The alarm went off at 3am.  I loaded my van 15 minutes later having carefully prepared my tackle, bait, clothing and dog, the night before.  It was -2degrees Celsius when I put my black Labrador, Cassie, into the back of the van and set off on the 30 miles to the Holderness coast north of Withernsea in East Yorkshire.

The ground was frozen as I made my way on the cold, dark beach to my favourite mark.  No wind, freezing, a clear sky and a calm sea made for almost perfect fishing conditions.  First cast was about 4.15am with the meteorite shower quite active.  The bait was fresh lug worm tipped with squid on pennal pulley rigs with size one and two hooks.  It was difficult to see how far my cast went but I can usually top 100 yards with my 16 feet Penn Affinity and Emcast.

Twenty minutes passed and then I noticed the tension release on the rod tip.  My head light showed the rod gradually straighten as something must have moved the 6oz breakaway lead from the seabed.  I wound down to check whether the lead was still gripping and then I felt a thump, thump.  ‘Fish On’ I thought, and realised that it was something big that would not be bullied.  By myself (apart from Cassie), in the dark and working only by my headlight and beach tilley lamp it was difficult to play a very strong fish.

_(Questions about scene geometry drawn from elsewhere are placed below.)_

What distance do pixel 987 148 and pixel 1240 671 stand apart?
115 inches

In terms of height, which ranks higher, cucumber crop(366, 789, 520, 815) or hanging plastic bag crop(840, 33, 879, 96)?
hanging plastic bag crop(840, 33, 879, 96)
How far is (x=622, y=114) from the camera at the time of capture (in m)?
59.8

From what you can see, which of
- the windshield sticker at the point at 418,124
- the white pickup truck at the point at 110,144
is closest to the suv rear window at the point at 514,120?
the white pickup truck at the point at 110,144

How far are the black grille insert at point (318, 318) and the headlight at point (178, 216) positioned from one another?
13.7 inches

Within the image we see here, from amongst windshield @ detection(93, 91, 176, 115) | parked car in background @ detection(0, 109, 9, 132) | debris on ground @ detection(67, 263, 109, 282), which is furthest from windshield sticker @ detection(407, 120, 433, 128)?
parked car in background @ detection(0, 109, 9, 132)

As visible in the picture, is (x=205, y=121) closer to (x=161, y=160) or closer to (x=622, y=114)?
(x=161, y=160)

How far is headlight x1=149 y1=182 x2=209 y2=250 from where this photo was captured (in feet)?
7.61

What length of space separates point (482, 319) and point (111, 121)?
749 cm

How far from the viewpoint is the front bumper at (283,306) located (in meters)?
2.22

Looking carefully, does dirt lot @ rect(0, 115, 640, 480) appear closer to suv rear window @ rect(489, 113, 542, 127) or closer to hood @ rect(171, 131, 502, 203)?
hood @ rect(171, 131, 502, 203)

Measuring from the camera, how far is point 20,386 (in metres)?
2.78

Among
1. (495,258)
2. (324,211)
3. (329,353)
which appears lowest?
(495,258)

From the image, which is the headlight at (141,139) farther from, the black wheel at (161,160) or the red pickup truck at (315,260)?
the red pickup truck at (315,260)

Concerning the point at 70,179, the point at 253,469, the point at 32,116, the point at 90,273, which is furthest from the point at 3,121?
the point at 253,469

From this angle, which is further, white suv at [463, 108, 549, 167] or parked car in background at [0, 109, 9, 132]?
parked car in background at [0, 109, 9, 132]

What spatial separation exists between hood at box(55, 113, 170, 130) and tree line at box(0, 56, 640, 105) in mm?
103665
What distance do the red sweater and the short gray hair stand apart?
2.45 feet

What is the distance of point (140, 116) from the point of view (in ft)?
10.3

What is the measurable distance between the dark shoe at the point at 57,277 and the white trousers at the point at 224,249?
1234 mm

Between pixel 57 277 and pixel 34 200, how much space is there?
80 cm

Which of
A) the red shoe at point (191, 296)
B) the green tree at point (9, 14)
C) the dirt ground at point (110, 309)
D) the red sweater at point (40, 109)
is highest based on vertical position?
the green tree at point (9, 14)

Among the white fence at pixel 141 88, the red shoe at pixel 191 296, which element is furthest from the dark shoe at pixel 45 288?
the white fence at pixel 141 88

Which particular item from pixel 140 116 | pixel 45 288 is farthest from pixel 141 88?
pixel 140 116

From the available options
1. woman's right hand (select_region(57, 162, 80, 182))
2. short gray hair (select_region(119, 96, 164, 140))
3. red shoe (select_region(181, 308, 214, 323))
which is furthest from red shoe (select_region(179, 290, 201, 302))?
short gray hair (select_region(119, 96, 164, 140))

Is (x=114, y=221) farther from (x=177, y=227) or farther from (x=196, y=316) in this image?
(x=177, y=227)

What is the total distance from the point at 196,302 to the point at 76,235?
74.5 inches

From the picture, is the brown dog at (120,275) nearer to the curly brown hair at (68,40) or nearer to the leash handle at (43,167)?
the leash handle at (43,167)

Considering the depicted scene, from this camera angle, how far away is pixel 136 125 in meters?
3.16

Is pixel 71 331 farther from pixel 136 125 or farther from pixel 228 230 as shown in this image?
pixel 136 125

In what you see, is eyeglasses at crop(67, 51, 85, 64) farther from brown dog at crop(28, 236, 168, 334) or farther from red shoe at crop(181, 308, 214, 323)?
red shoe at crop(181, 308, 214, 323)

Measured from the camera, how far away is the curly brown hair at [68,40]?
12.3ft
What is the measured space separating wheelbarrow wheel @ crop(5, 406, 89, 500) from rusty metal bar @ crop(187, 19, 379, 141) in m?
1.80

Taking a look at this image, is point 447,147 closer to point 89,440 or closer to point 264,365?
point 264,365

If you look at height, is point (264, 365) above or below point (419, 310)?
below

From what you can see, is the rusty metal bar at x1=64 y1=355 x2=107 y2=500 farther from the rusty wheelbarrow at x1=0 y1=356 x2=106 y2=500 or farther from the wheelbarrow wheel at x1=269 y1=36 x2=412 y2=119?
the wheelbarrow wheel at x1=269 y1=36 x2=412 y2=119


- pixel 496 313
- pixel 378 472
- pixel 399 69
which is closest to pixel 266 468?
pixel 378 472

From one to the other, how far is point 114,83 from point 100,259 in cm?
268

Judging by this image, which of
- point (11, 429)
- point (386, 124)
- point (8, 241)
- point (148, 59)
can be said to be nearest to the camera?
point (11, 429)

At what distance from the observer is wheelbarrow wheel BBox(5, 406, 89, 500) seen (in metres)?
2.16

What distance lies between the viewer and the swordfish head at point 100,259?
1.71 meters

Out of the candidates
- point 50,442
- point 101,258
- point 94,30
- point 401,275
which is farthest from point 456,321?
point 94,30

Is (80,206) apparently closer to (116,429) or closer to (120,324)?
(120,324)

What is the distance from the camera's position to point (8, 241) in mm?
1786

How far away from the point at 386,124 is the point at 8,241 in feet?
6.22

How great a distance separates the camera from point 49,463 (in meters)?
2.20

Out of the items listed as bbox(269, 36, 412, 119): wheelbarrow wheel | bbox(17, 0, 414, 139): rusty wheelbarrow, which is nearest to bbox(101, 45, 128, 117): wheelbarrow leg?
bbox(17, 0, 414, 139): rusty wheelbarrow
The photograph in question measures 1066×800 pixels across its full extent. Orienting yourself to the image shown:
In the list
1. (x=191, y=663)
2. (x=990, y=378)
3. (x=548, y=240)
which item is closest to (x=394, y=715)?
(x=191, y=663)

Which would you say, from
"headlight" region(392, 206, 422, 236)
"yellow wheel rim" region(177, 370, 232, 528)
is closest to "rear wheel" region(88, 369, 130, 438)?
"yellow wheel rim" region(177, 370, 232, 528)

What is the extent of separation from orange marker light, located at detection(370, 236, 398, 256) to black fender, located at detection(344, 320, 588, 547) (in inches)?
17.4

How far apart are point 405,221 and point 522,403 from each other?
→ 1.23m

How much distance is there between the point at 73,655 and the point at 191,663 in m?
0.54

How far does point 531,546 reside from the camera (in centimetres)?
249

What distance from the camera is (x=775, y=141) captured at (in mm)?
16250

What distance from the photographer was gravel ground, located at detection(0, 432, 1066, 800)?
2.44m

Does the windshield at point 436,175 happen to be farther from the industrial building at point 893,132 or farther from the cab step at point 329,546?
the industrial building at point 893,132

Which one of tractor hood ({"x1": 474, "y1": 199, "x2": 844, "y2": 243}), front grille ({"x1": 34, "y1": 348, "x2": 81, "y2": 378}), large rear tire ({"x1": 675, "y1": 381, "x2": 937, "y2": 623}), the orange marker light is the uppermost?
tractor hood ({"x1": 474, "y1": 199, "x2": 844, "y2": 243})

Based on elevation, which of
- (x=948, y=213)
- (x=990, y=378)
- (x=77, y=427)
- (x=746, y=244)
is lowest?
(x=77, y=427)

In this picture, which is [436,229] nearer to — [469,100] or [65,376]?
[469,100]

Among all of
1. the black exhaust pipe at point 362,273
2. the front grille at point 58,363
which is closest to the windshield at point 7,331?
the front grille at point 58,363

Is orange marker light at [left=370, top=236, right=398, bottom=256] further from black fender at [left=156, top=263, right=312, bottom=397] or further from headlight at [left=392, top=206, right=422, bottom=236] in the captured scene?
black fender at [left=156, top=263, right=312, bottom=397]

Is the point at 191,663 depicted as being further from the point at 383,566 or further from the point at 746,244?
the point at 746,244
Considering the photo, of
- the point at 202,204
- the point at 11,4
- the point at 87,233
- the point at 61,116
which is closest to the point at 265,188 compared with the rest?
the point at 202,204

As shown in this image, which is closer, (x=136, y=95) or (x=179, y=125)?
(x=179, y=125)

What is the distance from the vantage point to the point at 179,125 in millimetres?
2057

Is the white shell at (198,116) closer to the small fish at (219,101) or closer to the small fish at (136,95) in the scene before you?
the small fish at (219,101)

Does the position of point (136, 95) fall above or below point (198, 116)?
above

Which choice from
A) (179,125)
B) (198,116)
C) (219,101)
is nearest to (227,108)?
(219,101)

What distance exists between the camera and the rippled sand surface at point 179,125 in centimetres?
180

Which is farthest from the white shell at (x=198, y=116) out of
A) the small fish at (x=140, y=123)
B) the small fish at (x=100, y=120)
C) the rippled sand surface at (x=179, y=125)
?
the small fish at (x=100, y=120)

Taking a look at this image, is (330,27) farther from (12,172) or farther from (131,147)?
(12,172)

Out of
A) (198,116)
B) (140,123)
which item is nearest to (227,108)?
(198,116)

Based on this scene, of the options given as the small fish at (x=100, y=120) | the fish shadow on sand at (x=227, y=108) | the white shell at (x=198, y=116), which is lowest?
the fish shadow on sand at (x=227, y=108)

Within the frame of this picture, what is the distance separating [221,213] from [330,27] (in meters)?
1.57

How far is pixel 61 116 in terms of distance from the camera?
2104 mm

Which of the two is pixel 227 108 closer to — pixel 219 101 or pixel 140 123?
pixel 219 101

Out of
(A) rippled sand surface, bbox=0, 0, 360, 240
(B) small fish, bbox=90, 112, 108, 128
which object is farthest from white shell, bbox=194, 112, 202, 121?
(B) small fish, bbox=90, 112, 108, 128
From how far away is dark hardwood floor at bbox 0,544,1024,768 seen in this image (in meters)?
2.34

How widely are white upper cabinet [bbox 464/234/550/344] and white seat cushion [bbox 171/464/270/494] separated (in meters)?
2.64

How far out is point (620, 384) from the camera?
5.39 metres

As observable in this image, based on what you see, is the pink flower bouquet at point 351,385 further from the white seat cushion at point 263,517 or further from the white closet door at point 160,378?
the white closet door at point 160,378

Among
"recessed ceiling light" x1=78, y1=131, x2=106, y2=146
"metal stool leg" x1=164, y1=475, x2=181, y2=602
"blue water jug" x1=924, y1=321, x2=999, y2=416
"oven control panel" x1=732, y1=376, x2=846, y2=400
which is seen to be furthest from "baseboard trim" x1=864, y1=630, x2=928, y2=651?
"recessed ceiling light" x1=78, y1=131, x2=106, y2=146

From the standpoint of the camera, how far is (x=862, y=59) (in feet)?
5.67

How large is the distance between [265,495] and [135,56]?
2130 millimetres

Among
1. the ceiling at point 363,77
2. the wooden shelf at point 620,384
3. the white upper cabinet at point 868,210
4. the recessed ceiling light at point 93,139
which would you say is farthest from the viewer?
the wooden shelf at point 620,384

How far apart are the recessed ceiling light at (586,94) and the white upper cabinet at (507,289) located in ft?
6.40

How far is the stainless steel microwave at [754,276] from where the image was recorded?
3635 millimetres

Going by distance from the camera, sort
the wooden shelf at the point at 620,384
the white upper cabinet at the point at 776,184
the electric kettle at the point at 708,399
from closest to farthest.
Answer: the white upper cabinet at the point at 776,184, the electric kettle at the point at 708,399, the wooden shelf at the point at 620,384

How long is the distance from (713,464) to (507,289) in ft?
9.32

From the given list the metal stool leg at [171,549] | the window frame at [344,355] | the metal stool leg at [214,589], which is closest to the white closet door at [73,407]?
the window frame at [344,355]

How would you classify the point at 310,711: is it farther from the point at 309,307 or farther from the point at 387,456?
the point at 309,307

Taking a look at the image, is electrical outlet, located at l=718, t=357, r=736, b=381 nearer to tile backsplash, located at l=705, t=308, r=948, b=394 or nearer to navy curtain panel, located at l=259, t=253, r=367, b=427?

Would the rig hold out, would the shock leader knot hold, would the fish get snagged? – hundreds of things flash around the mind but as the adrenaline kicks in, the buzz that anglers dream of is there to be enjoyed.  The hunting instinct was there and it was down to experience, the gentle touch and co-ordination of man and tackle to land the fish.  It was a text book ten minutes of not being too rough and getting it through the swell to the last wave.  I saw it surface in the surf and fought to get it up the beach.  As the wave receded I saw this North Sea monster in the sand.  I tried to grab its tail but missed and slid off in the dark.  It took a well placed size 13 wellington boot to help it up the beach.

When I got the headlight on it for the first time I saw it was a huge cod in the 16 lb region.  I stood in awe, took some deep breaths, a couple of whoops and dispatched the monster to its maker with a piece of drift wood.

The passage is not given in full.